Though I want to be a good steward, I’ll be frank and state that I am not overly concerned about “saving the earth.” After all, it’s all going to burn one day and be replaced.

The interesting thing I’ve found about some “earth friendly” thinking is that it relates closely to “people friendly.” The anti-bacterial soap ingredient that gets into lakes and kills fish? It’s the same thing that makes me more likely to get sick by promoting bacterial resistance; the same substance, classified as a pesticide, that can make its way into breastmilk for my precious babies!

So while “being gentle to the earth” isn’t one of my main goals, being gentle to my family’s bodies is. And I’ve found those two goals overlap more often than I used to think they might.

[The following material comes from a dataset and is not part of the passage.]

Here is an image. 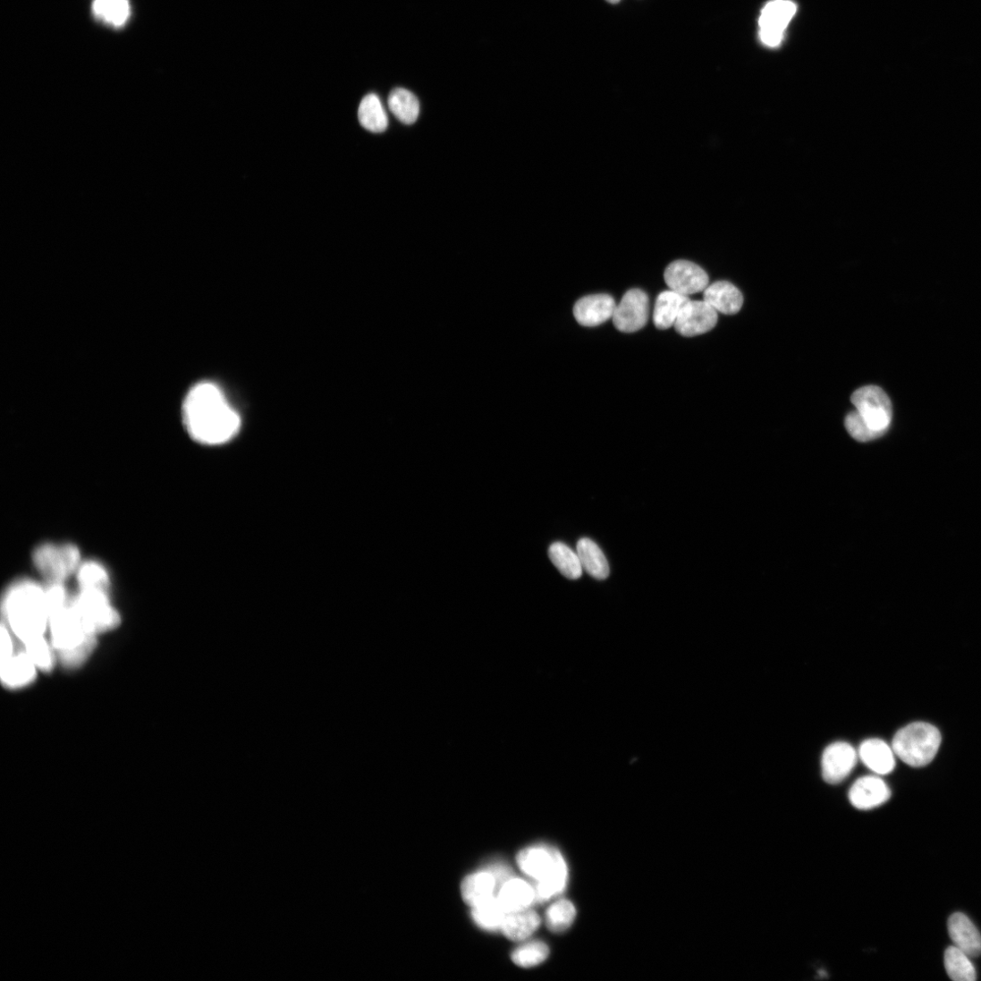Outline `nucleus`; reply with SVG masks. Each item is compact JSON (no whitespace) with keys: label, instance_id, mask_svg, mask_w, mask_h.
<instances>
[{"label":"nucleus","instance_id":"obj_2","mask_svg":"<svg viewBox=\"0 0 981 981\" xmlns=\"http://www.w3.org/2000/svg\"><path fill=\"white\" fill-rule=\"evenodd\" d=\"M45 588L52 646L61 653L66 666H79L95 648L96 636L87 630L75 610L65 584H46Z\"/></svg>","mask_w":981,"mask_h":981},{"label":"nucleus","instance_id":"obj_34","mask_svg":"<svg viewBox=\"0 0 981 981\" xmlns=\"http://www.w3.org/2000/svg\"><path fill=\"white\" fill-rule=\"evenodd\" d=\"M25 646L27 655L38 669L48 672L53 668L55 662L53 651L44 637L29 641Z\"/></svg>","mask_w":981,"mask_h":981},{"label":"nucleus","instance_id":"obj_33","mask_svg":"<svg viewBox=\"0 0 981 981\" xmlns=\"http://www.w3.org/2000/svg\"><path fill=\"white\" fill-rule=\"evenodd\" d=\"M548 946L542 942H530L517 948L512 955V961L519 967L531 968L543 963L549 956Z\"/></svg>","mask_w":981,"mask_h":981},{"label":"nucleus","instance_id":"obj_17","mask_svg":"<svg viewBox=\"0 0 981 981\" xmlns=\"http://www.w3.org/2000/svg\"><path fill=\"white\" fill-rule=\"evenodd\" d=\"M858 757L862 763L879 775L891 774L895 768V753L892 747L880 739L865 740L859 747Z\"/></svg>","mask_w":981,"mask_h":981},{"label":"nucleus","instance_id":"obj_13","mask_svg":"<svg viewBox=\"0 0 981 981\" xmlns=\"http://www.w3.org/2000/svg\"><path fill=\"white\" fill-rule=\"evenodd\" d=\"M858 759L855 748L847 742H835L828 746L822 760L824 779L830 784L844 781L854 769Z\"/></svg>","mask_w":981,"mask_h":981},{"label":"nucleus","instance_id":"obj_4","mask_svg":"<svg viewBox=\"0 0 981 981\" xmlns=\"http://www.w3.org/2000/svg\"><path fill=\"white\" fill-rule=\"evenodd\" d=\"M519 868L535 880L537 901L544 902L560 895L568 881L567 863L559 850L549 846H534L517 855Z\"/></svg>","mask_w":981,"mask_h":981},{"label":"nucleus","instance_id":"obj_27","mask_svg":"<svg viewBox=\"0 0 981 981\" xmlns=\"http://www.w3.org/2000/svg\"><path fill=\"white\" fill-rule=\"evenodd\" d=\"M359 120L361 126L370 132L381 133L386 131L387 114L380 98L376 94H368L361 101Z\"/></svg>","mask_w":981,"mask_h":981},{"label":"nucleus","instance_id":"obj_11","mask_svg":"<svg viewBox=\"0 0 981 981\" xmlns=\"http://www.w3.org/2000/svg\"><path fill=\"white\" fill-rule=\"evenodd\" d=\"M796 11L797 7L791 0H774L768 4L759 21L762 41L769 47L779 46Z\"/></svg>","mask_w":981,"mask_h":981},{"label":"nucleus","instance_id":"obj_32","mask_svg":"<svg viewBox=\"0 0 981 981\" xmlns=\"http://www.w3.org/2000/svg\"><path fill=\"white\" fill-rule=\"evenodd\" d=\"M576 917V909L568 900H559L553 903L545 914V921L548 929L556 934L567 931Z\"/></svg>","mask_w":981,"mask_h":981},{"label":"nucleus","instance_id":"obj_22","mask_svg":"<svg viewBox=\"0 0 981 981\" xmlns=\"http://www.w3.org/2000/svg\"><path fill=\"white\" fill-rule=\"evenodd\" d=\"M37 669L27 653L13 655L2 663L3 682L9 688L24 687L35 680Z\"/></svg>","mask_w":981,"mask_h":981},{"label":"nucleus","instance_id":"obj_5","mask_svg":"<svg viewBox=\"0 0 981 981\" xmlns=\"http://www.w3.org/2000/svg\"><path fill=\"white\" fill-rule=\"evenodd\" d=\"M942 743L940 731L927 723H913L893 738L895 756L911 767H923L935 758Z\"/></svg>","mask_w":981,"mask_h":981},{"label":"nucleus","instance_id":"obj_23","mask_svg":"<svg viewBox=\"0 0 981 981\" xmlns=\"http://www.w3.org/2000/svg\"><path fill=\"white\" fill-rule=\"evenodd\" d=\"M689 301L688 297L672 291L661 293L655 303V326L661 330H666L674 326L681 309Z\"/></svg>","mask_w":981,"mask_h":981},{"label":"nucleus","instance_id":"obj_31","mask_svg":"<svg viewBox=\"0 0 981 981\" xmlns=\"http://www.w3.org/2000/svg\"><path fill=\"white\" fill-rule=\"evenodd\" d=\"M95 16L114 26H123L130 18L128 0H95L92 6Z\"/></svg>","mask_w":981,"mask_h":981},{"label":"nucleus","instance_id":"obj_37","mask_svg":"<svg viewBox=\"0 0 981 981\" xmlns=\"http://www.w3.org/2000/svg\"><path fill=\"white\" fill-rule=\"evenodd\" d=\"M606 2L611 4H618L621 3V0H606Z\"/></svg>","mask_w":981,"mask_h":981},{"label":"nucleus","instance_id":"obj_18","mask_svg":"<svg viewBox=\"0 0 981 981\" xmlns=\"http://www.w3.org/2000/svg\"><path fill=\"white\" fill-rule=\"evenodd\" d=\"M497 899L507 913L530 909L537 902L535 887L521 879H509L500 887Z\"/></svg>","mask_w":981,"mask_h":981},{"label":"nucleus","instance_id":"obj_15","mask_svg":"<svg viewBox=\"0 0 981 981\" xmlns=\"http://www.w3.org/2000/svg\"><path fill=\"white\" fill-rule=\"evenodd\" d=\"M616 306L614 300L609 295L588 296L576 302L573 316L581 326H598L613 318Z\"/></svg>","mask_w":981,"mask_h":981},{"label":"nucleus","instance_id":"obj_1","mask_svg":"<svg viewBox=\"0 0 981 981\" xmlns=\"http://www.w3.org/2000/svg\"><path fill=\"white\" fill-rule=\"evenodd\" d=\"M183 419L190 436L206 445L224 444L236 436L241 420L218 386L204 382L194 386L183 405Z\"/></svg>","mask_w":981,"mask_h":981},{"label":"nucleus","instance_id":"obj_25","mask_svg":"<svg viewBox=\"0 0 981 981\" xmlns=\"http://www.w3.org/2000/svg\"><path fill=\"white\" fill-rule=\"evenodd\" d=\"M388 106L394 117L403 124H414L419 117V100L405 89L398 88L390 93Z\"/></svg>","mask_w":981,"mask_h":981},{"label":"nucleus","instance_id":"obj_8","mask_svg":"<svg viewBox=\"0 0 981 981\" xmlns=\"http://www.w3.org/2000/svg\"><path fill=\"white\" fill-rule=\"evenodd\" d=\"M851 402L865 424L879 437L889 430L893 416L892 403L879 386H864L853 393Z\"/></svg>","mask_w":981,"mask_h":981},{"label":"nucleus","instance_id":"obj_36","mask_svg":"<svg viewBox=\"0 0 981 981\" xmlns=\"http://www.w3.org/2000/svg\"><path fill=\"white\" fill-rule=\"evenodd\" d=\"M13 656V644L11 637V631L6 624H3L2 627V663H4Z\"/></svg>","mask_w":981,"mask_h":981},{"label":"nucleus","instance_id":"obj_28","mask_svg":"<svg viewBox=\"0 0 981 981\" xmlns=\"http://www.w3.org/2000/svg\"><path fill=\"white\" fill-rule=\"evenodd\" d=\"M551 562L559 571L571 580L579 579L583 574V566L579 554L574 553L562 543L553 544L548 551Z\"/></svg>","mask_w":981,"mask_h":981},{"label":"nucleus","instance_id":"obj_3","mask_svg":"<svg viewBox=\"0 0 981 981\" xmlns=\"http://www.w3.org/2000/svg\"><path fill=\"white\" fill-rule=\"evenodd\" d=\"M3 613L9 629L24 644L43 638L49 623L45 586L28 577L16 579L4 595Z\"/></svg>","mask_w":981,"mask_h":981},{"label":"nucleus","instance_id":"obj_16","mask_svg":"<svg viewBox=\"0 0 981 981\" xmlns=\"http://www.w3.org/2000/svg\"><path fill=\"white\" fill-rule=\"evenodd\" d=\"M950 937L955 947L970 958L981 955V935L972 921L963 913H955L948 921Z\"/></svg>","mask_w":981,"mask_h":981},{"label":"nucleus","instance_id":"obj_20","mask_svg":"<svg viewBox=\"0 0 981 981\" xmlns=\"http://www.w3.org/2000/svg\"><path fill=\"white\" fill-rule=\"evenodd\" d=\"M541 925L539 915L528 909L508 913L501 931L506 938L513 942H522L532 936Z\"/></svg>","mask_w":981,"mask_h":981},{"label":"nucleus","instance_id":"obj_35","mask_svg":"<svg viewBox=\"0 0 981 981\" xmlns=\"http://www.w3.org/2000/svg\"><path fill=\"white\" fill-rule=\"evenodd\" d=\"M845 427L850 436L858 442H870L880 438L865 424L857 411L850 412L846 417Z\"/></svg>","mask_w":981,"mask_h":981},{"label":"nucleus","instance_id":"obj_29","mask_svg":"<svg viewBox=\"0 0 981 981\" xmlns=\"http://www.w3.org/2000/svg\"><path fill=\"white\" fill-rule=\"evenodd\" d=\"M507 914L497 897L495 896L472 908L475 922L486 931L501 930Z\"/></svg>","mask_w":981,"mask_h":981},{"label":"nucleus","instance_id":"obj_14","mask_svg":"<svg viewBox=\"0 0 981 981\" xmlns=\"http://www.w3.org/2000/svg\"><path fill=\"white\" fill-rule=\"evenodd\" d=\"M891 794L890 788L883 779L877 776H865L853 783L849 798L857 809L868 811L887 802Z\"/></svg>","mask_w":981,"mask_h":981},{"label":"nucleus","instance_id":"obj_6","mask_svg":"<svg viewBox=\"0 0 981 981\" xmlns=\"http://www.w3.org/2000/svg\"><path fill=\"white\" fill-rule=\"evenodd\" d=\"M31 558L47 584H65L83 562L80 547L73 543H42L33 550Z\"/></svg>","mask_w":981,"mask_h":981},{"label":"nucleus","instance_id":"obj_19","mask_svg":"<svg viewBox=\"0 0 981 981\" xmlns=\"http://www.w3.org/2000/svg\"><path fill=\"white\" fill-rule=\"evenodd\" d=\"M704 298L714 309L724 315L737 314L743 305L740 292L727 281L715 282L707 286Z\"/></svg>","mask_w":981,"mask_h":981},{"label":"nucleus","instance_id":"obj_30","mask_svg":"<svg viewBox=\"0 0 981 981\" xmlns=\"http://www.w3.org/2000/svg\"><path fill=\"white\" fill-rule=\"evenodd\" d=\"M970 957L955 946L949 947L944 954V964L949 977L955 981H973L977 973Z\"/></svg>","mask_w":981,"mask_h":981},{"label":"nucleus","instance_id":"obj_9","mask_svg":"<svg viewBox=\"0 0 981 981\" xmlns=\"http://www.w3.org/2000/svg\"><path fill=\"white\" fill-rule=\"evenodd\" d=\"M664 280L670 291L686 297L705 292L709 283L707 273L698 265L686 260L670 264L665 269Z\"/></svg>","mask_w":981,"mask_h":981},{"label":"nucleus","instance_id":"obj_24","mask_svg":"<svg viewBox=\"0 0 981 981\" xmlns=\"http://www.w3.org/2000/svg\"><path fill=\"white\" fill-rule=\"evenodd\" d=\"M577 554L583 569L595 579L605 580L610 573L609 563L600 547L589 538H582L577 543Z\"/></svg>","mask_w":981,"mask_h":981},{"label":"nucleus","instance_id":"obj_26","mask_svg":"<svg viewBox=\"0 0 981 981\" xmlns=\"http://www.w3.org/2000/svg\"><path fill=\"white\" fill-rule=\"evenodd\" d=\"M79 589L109 592L111 577L108 569L99 561H83L77 571Z\"/></svg>","mask_w":981,"mask_h":981},{"label":"nucleus","instance_id":"obj_10","mask_svg":"<svg viewBox=\"0 0 981 981\" xmlns=\"http://www.w3.org/2000/svg\"><path fill=\"white\" fill-rule=\"evenodd\" d=\"M649 317V299L640 290H630L616 306L613 322L622 333L638 332L647 325Z\"/></svg>","mask_w":981,"mask_h":981},{"label":"nucleus","instance_id":"obj_7","mask_svg":"<svg viewBox=\"0 0 981 981\" xmlns=\"http://www.w3.org/2000/svg\"><path fill=\"white\" fill-rule=\"evenodd\" d=\"M72 605L87 630L96 637L121 624V614L113 606L107 591L79 589Z\"/></svg>","mask_w":981,"mask_h":981},{"label":"nucleus","instance_id":"obj_21","mask_svg":"<svg viewBox=\"0 0 981 981\" xmlns=\"http://www.w3.org/2000/svg\"><path fill=\"white\" fill-rule=\"evenodd\" d=\"M497 886V880L490 871L480 872L464 880L461 892L465 902L473 908L494 897Z\"/></svg>","mask_w":981,"mask_h":981},{"label":"nucleus","instance_id":"obj_12","mask_svg":"<svg viewBox=\"0 0 981 981\" xmlns=\"http://www.w3.org/2000/svg\"><path fill=\"white\" fill-rule=\"evenodd\" d=\"M718 312L704 301H689L681 309L675 324V330L687 337L706 334L714 329L718 321Z\"/></svg>","mask_w":981,"mask_h":981}]
</instances>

All that is an introduction to this post on Hand Washing at Simple Organic. Very informative and practical. Anti-bacterial soap is bad for you, dear ones, and this gives a great explaination of why, with links to additional resources. It also answers the “what do I do instead?” question.


3 Comments (+add yours?)

  1. Tracy Crowe Jones
    Mar 03, 2010 @ 16:01:26

    I was always against anti-bacterial products – until Steve got his life-threatening MRSA infection in 2007. Even then, it took a lot of coaxing from the professionals to convince me to use anti-bacterial products. However, I think Steve and I are in a different situation than most others. Once a person has a MRSA outbreak (most of us have the bacteria in our bodies already), he or she is much more susceptible (sp?) to getting it again. Add to that the severity of Steve's diabetes and we can't run the risk of simply using soap. Not only do we have to use anti-bacterial products, but when either of us has a cut of any size we have to wash it with Hibiclens (sp?) several times a day until it heals. Steve gets a MRSA outbreak almost every six months and that follows with my getting a minor outbreak. He's already taken Bactrim (the only currently known antibiotic to fight MRSA) so many times that there is fear he has buily up a resistance.So, I guess I say all of this just to put a "second opinion" out there – that there are times when the "super germs" have gotten bad enough in someone's immune system that they've past the point of no return and anti-bacterial products are a must.Thoughts from others? I'd be curious to hear.


  2. Laurel
    Mar 03, 2010 @ 17:04:54

    I'm glad for the second opinion and for you sharing your experiences, Tracy. I know that whole MRSA thing has been very scary (and bothersome!) for you guys. I'm defnitely not saying that there aren't exceptional situations. It's kind of like cancer, in a way… I, in general, am not a fan of the way modern medicine treats cancer. Yet there is a line, I believe, past which you can't bring your body back to health with only nutritional/"natural" healing methods. What to do if your body has crossed that line? Or even where precisely IS that line? Questions of a very personal and difficult nature.Again, I'm glad for your thoughtful comments.


  3. Tracy Crowe Jones
    Mar 09, 2010 @ 22:59:33

    Very true…and I guess the same can be said for any physical ailment. Where is the line between natural treatment and that in which modern medicine should step in. Obviously, God created physicians and medicine so there is benefit to it, but how many other ailments are caused by modern treatments? Interesting things to ponder. Do you ever discuss this stuff with Eric?